During the time of the war in Afghanistan, the Taliban took over Afghanistan. They imposed extremely restrictive laws on girls and women that did not allow them to hold jobs and strict dress codes were made. They were not allowed to buy food from markets or to walk outside without a man. Schools for girls were also closed down. I feel sympathetic for all women who are treated in this way and frankly offended at how the Taliban soldiers think they can control women. This goes completely against women’s rights. It is quite saddening to hear that even today, many countries and cultures still continue to disregard gender equality. This idea in the text led me to think about my own experiences as a young women. I am fortunate enough to not have to experience situations as extreme as these. I am also grateful to have been raised by parents who treat each other as equals. I admire how the writer was honest about the situation in Afghanistan because often, many of us cannot imagine half the things that happen across the world.

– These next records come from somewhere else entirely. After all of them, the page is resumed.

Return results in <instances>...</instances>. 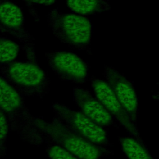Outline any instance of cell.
<instances>
[{
  "mask_svg": "<svg viewBox=\"0 0 159 159\" xmlns=\"http://www.w3.org/2000/svg\"><path fill=\"white\" fill-rule=\"evenodd\" d=\"M21 48L24 47L7 37L0 36V64L15 60Z\"/></svg>",
  "mask_w": 159,
  "mask_h": 159,
  "instance_id": "cell-13",
  "label": "cell"
},
{
  "mask_svg": "<svg viewBox=\"0 0 159 159\" xmlns=\"http://www.w3.org/2000/svg\"><path fill=\"white\" fill-rule=\"evenodd\" d=\"M37 125L43 142L55 143L80 159H102L114 152L88 141L56 118L46 121L37 117Z\"/></svg>",
  "mask_w": 159,
  "mask_h": 159,
  "instance_id": "cell-2",
  "label": "cell"
},
{
  "mask_svg": "<svg viewBox=\"0 0 159 159\" xmlns=\"http://www.w3.org/2000/svg\"><path fill=\"white\" fill-rule=\"evenodd\" d=\"M29 3H32L33 4H42L44 6H50L52 4H54L56 2L55 1H29Z\"/></svg>",
  "mask_w": 159,
  "mask_h": 159,
  "instance_id": "cell-16",
  "label": "cell"
},
{
  "mask_svg": "<svg viewBox=\"0 0 159 159\" xmlns=\"http://www.w3.org/2000/svg\"><path fill=\"white\" fill-rule=\"evenodd\" d=\"M46 143V153L49 159H80L55 143Z\"/></svg>",
  "mask_w": 159,
  "mask_h": 159,
  "instance_id": "cell-14",
  "label": "cell"
},
{
  "mask_svg": "<svg viewBox=\"0 0 159 159\" xmlns=\"http://www.w3.org/2000/svg\"><path fill=\"white\" fill-rule=\"evenodd\" d=\"M0 111L5 116L9 129L30 144L43 142L37 125V117L29 111L24 96L14 89L0 76Z\"/></svg>",
  "mask_w": 159,
  "mask_h": 159,
  "instance_id": "cell-1",
  "label": "cell"
},
{
  "mask_svg": "<svg viewBox=\"0 0 159 159\" xmlns=\"http://www.w3.org/2000/svg\"><path fill=\"white\" fill-rule=\"evenodd\" d=\"M55 118L67 125L82 137L96 145L107 148L112 147L107 130L98 125L80 111L55 102L52 105Z\"/></svg>",
  "mask_w": 159,
  "mask_h": 159,
  "instance_id": "cell-5",
  "label": "cell"
},
{
  "mask_svg": "<svg viewBox=\"0 0 159 159\" xmlns=\"http://www.w3.org/2000/svg\"><path fill=\"white\" fill-rule=\"evenodd\" d=\"M66 4L73 11L81 15H94L111 10L109 2L103 0L68 1Z\"/></svg>",
  "mask_w": 159,
  "mask_h": 159,
  "instance_id": "cell-12",
  "label": "cell"
},
{
  "mask_svg": "<svg viewBox=\"0 0 159 159\" xmlns=\"http://www.w3.org/2000/svg\"><path fill=\"white\" fill-rule=\"evenodd\" d=\"M91 87L95 96L102 104L109 114L119 125L124 127L129 136L142 143H145L140 137L137 125L130 118L128 113L114 96L107 83L102 79L91 77Z\"/></svg>",
  "mask_w": 159,
  "mask_h": 159,
  "instance_id": "cell-7",
  "label": "cell"
},
{
  "mask_svg": "<svg viewBox=\"0 0 159 159\" xmlns=\"http://www.w3.org/2000/svg\"><path fill=\"white\" fill-rule=\"evenodd\" d=\"M47 21L54 35L73 48L91 55V38L93 24L83 16L60 12L57 9L47 14Z\"/></svg>",
  "mask_w": 159,
  "mask_h": 159,
  "instance_id": "cell-4",
  "label": "cell"
},
{
  "mask_svg": "<svg viewBox=\"0 0 159 159\" xmlns=\"http://www.w3.org/2000/svg\"><path fill=\"white\" fill-rule=\"evenodd\" d=\"M0 32H1L2 33H7L8 34L7 30L4 28V27L1 24V22H0Z\"/></svg>",
  "mask_w": 159,
  "mask_h": 159,
  "instance_id": "cell-17",
  "label": "cell"
},
{
  "mask_svg": "<svg viewBox=\"0 0 159 159\" xmlns=\"http://www.w3.org/2000/svg\"><path fill=\"white\" fill-rule=\"evenodd\" d=\"M104 159H111V158H104Z\"/></svg>",
  "mask_w": 159,
  "mask_h": 159,
  "instance_id": "cell-18",
  "label": "cell"
},
{
  "mask_svg": "<svg viewBox=\"0 0 159 159\" xmlns=\"http://www.w3.org/2000/svg\"><path fill=\"white\" fill-rule=\"evenodd\" d=\"M48 65L61 80L83 84L89 80V65L77 54L63 50L45 53Z\"/></svg>",
  "mask_w": 159,
  "mask_h": 159,
  "instance_id": "cell-6",
  "label": "cell"
},
{
  "mask_svg": "<svg viewBox=\"0 0 159 159\" xmlns=\"http://www.w3.org/2000/svg\"><path fill=\"white\" fill-rule=\"evenodd\" d=\"M103 75L114 96L137 124L138 99L132 83L114 67L107 65H104Z\"/></svg>",
  "mask_w": 159,
  "mask_h": 159,
  "instance_id": "cell-9",
  "label": "cell"
},
{
  "mask_svg": "<svg viewBox=\"0 0 159 159\" xmlns=\"http://www.w3.org/2000/svg\"><path fill=\"white\" fill-rule=\"evenodd\" d=\"M118 139L121 150L128 159H154L145 143L130 136H120Z\"/></svg>",
  "mask_w": 159,
  "mask_h": 159,
  "instance_id": "cell-11",
  "label": "cell"
},
{
  "mask_svg": "<svg viewBox=\"0 0 159 159\" xmlns=\"http://www.w3.org/2000/svg\"><path fill=\"white\" fill-rule=\"evenodd\" d=\"M9 126L5 116L0 111V158L4 157L7 152V140Z\"/></svg>",
  "mask_w": 159,
  "mask_h": 159,
  "instance_id": "cell-15",
  "label": "cell"
},
{
  "mask_svg": "<svg viewBox=\"0 0 159 159\" xmlns=\"http://www.w3.org/2000/svg\"><path fill=\"white\" fill-rule=\"evenodd\" d=\"M73 94L80 112L94 123L104 129L119 127L102 104L88 89L75 86Z\"/></svg>",
  "mask_w": 159,
  "mask_h": 159,
  "instance_id": "cell-10",
  "label": "cell"
},
{
  "mask_svg": "<svg viewBox=\"0 0 159 159\" xmlns=\"http://www.w3.org/2000/svg\"><path fill=\"white\" fill-rule=\"evenodd\" d=\"M0 22L8 34L24 45L29 60L37 61L34 37L25 28V17L21 7L11 1H0Z\"/></svg>",
  "mask_w": 159,
  "mask_h": 159,
  "instance_id": "cell-8",
  "label": "cell"
},
{
  "mask_svg": "<svg viewBox=\"0 0 159 159\" xmlns=\"http://www.w3.org/2000/svg\"><path fill=\"white\" fill-rule=\"evenodd\" d=\"M0 76L21 95L43 98L50 90L47 73L32 60H14L0 64Z\"/></svg>",
  "mask_w": 159,
  "mask_h": 159,
  "instance_id": "cell-3",
  "label": "cell"
}]
</instances>
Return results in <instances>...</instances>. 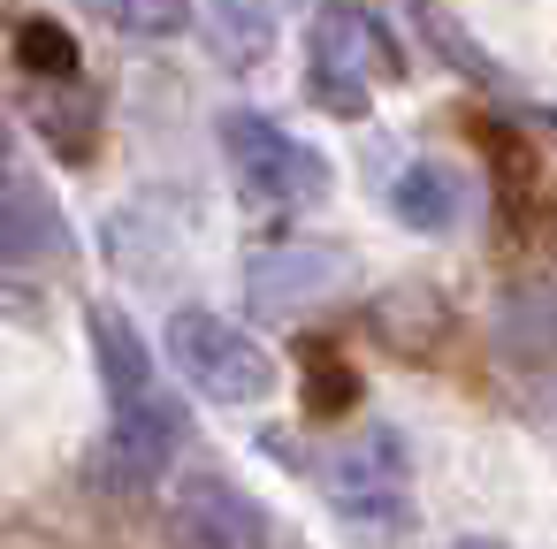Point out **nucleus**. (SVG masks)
<instances>
[{"label": "nucleus", "mask_w": 557, "mask_h": 549, "mask_svg": "<svg viewBox=\"0 0 557 549\" xmlns=\"http://www.w3.org/2000/svg\"><path fill=\"white\" fill-rule=\"evenodd\" d=\"M85 9L131 39H176L191 24V0H85Z\"/></svg>", "instance_id": "ddd939ff"}, {"label": "nucleus", "mask_w": 557, "mask_h": 549, "mask_svg": "<svg viewBox=\"0 0 557 549\" xmlns=\"http://www.w3.org/2000/svg\"><path fill=\"white\" fill-rule=\"evenodd\" d=\"M374 47H382L374 24L359 9H344V0H329L313 16V32H306V100L321 115L359 123L374 108Z\"/></svg>", "instance_id": "20e7f679"}, {"label": "nucleus", "mask_w": 557, "mask_h": 549, "mask_svg": "<svg viewBox=\"0 0 557 549\" xmlns=\"http://www.w3.org/2000/svg\"><path fill=\"white\" fill-rule=\"evenodd\" d=\"M92 351H100V374H108V397H115V404H131V397H146V389H161L146 336H138L123 313H108V305L92 313Z\"/></svg>", "instance_id": "9d476101"}, {"label": "nucleus", "mask_w": 557, "mask_h": 549, "mask_svg": "<svg viewBox=\"0 0 557 549\" xmlns=\"http://www.w3.org/2000/svg\"><path fill=\"white\" fill-rule=\"evenodd\" d=\"M329 503L351 526H405L412 519V450L397 427H359L336 458H329Z\"/></svg>", "instance_id": "7ed1b4c3"}, {"label": "nucleus", "mask_w": 557, "mask_h": 549, "mask_svg": "<svg viewBox=\"0 0 557 549\" xmlns=\"http://www.w3.org/2000/svg\"><path fill=\"white\" fill-rule=\"evenodd\" d=\"M207 32L230 70H260L275 54V0H207Z\"/></svg>", "instance_id": "9b49d317"}, {"label": "nucleus", "mask_w": 557, "mask_h": 549, "mask_svg": "<svg viewBox=\"0 0 557 549\" xmlns=\"http://www.w3.org/2000/svg\"><path fill=\"white\" fill-rule=\"evenodd\" d=\"M496 328H504V344H511L519 359H557V275L519 283V290L504 298Z\"/></svg>", "instance_id": "f8f14e48"}, {"label": "nucleus", "mask_w": 557, "mask_h": 549, "mask_svg": "<svg viewBox=\"0 0 557 549\" xmlns=\"http://www.w3.org/2000/svg\"><path fill=\"white\" fill-rule=\"evenodd\" d=\"M169 549H268V511L230 473H184L161 503Z\"/></svg>", "instance_id": "39448f33"}, {"label": "nucleus", "mask_w": 557, "mask_h": 549, "mask_svg": "<svg viewBox=\"0 0 557 549\" xmlns=\"http://www.w3.org/2000/svg\"><path fill=\"white\" fill-rule=\"evenodd\" d=\"M222 153H230L245 199H260V207H321L329 199V153H313L306 138H290L260 108L222 115Z\"/></svg>", "instance_id": "f03ea898"}, {"label": "nucleus", "mask_w": 557, "mask_h": 549, "mask_svg": "<svg viewBox=\"0 0 557 549\" xmlns=\"http://www.w3.org/2000/svg\"><path fill=\"white\" fill-rule=\"evenodd\" d=\"M62 252V214L54 199L16 169V153L0 146V260L9 267H32V260H54Z\"/></svg>", "instance_id": "0eeeda50"}, {"label": "nucleus", "mask_w": 557, "mask_h": 549, "mask_svg": "<svg viewBox=\"0 0 557 549\" xmlns=\"http://www.w3.org/2000/svg\"><path fill=\"white\" fill-rule=\"evenodd\" d=\"M344 275H351V260L336 245H268V252L245 260V298H252V313L283 321V313H306V305L336 298Z\"/></svg>", "instance_id": "423d86ee"}, {"label": "nucleus", "mask_w": 557, "mask_h": 549, "mask_svg": "<svg viewBox=\"0 0 557 549\" xmlns=\"http://www.w3.org/2000/svg\"><path fill=\"white\" fill-rule=\"evenodd\" d=\"M389 214H397L412 237H443V229H458V214H466V184H458V169H443V161H405L397 184H389Z\"/></svg>", "instance_id": "1a4fd4ad"}, {"label": "nucleus", "mask_w": 557, "mask_h": 549, "mask_svg": "<svg viewBox=\"0 0 557 549\" xmlns=\"http://www.w3.org/2000/svg\"><path fill=\"white\" fill-rule=\"evenodd\" d=\"M161 344H169V366H176L207 404H268L275 382H283L275 351H268L252 328H237L230 313H214V305H176Z\"/></svg>", "instance_id": "f257e3e1"}, {"label": "nucleus", "mask_w": 557, "mask_h": 549, "mask_svg": "<svg viewBox=\"0 0 557 549\" xmlns=\"http://www.w3.org/2000/svg\"><path fill=\"white\" fill-rule=\"evenodd\" d=\"M115 458L146 481H161L176 458H184V404L169 389H146L131 404H115Z\"/></svg>", "instance_id": "6e6552de"}, {"label": "nucleus", "mask_w": 557, "mask_h": 549, "mask_svg": "<svg viewBox=\"0 0 557 549\" xmlns=\"http://www.w3.org/2000/svg\"><path fill=\"white\" fill-rule=\"evenodd\" d=\"M443 549H511L504 534H458V541H443Z\"/></svg>", "instance_id": "4468645a"}]
</instances>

Parvana demonstrated much courage throughout her journey in trying to find her mother and siblings. Even with the terrible circumstances that Parvana and her friends experienced, they were able to overcome their fears and get through their challenges. I could only hope to be able to possess half of Parvana’s courage. Her journey wasn’t so easy because unlike others who have a destination or a home, Parvana had none. She could only hope that along her path, she would find the rest of her family. It took courage for Parvana to set on a dangerous journey. It took courage for Parvana to take care of a baby all by herself. It took courage for Parvana to allow Asif, a crippled boy, to join her on her baby. It took great courage for someone as young as Parvana to believe that someday, she would find her family. And only through Parvana’s courage was she able to survive in war-torn Afghanistan and find her family.
In conclusion, although this book is not usually a book that I would prefer reading on my free time, I admit that this simple yet insightful novel has captivated me and along the way has taught me many important messages and lessons that you cannot find in any ordinary novel.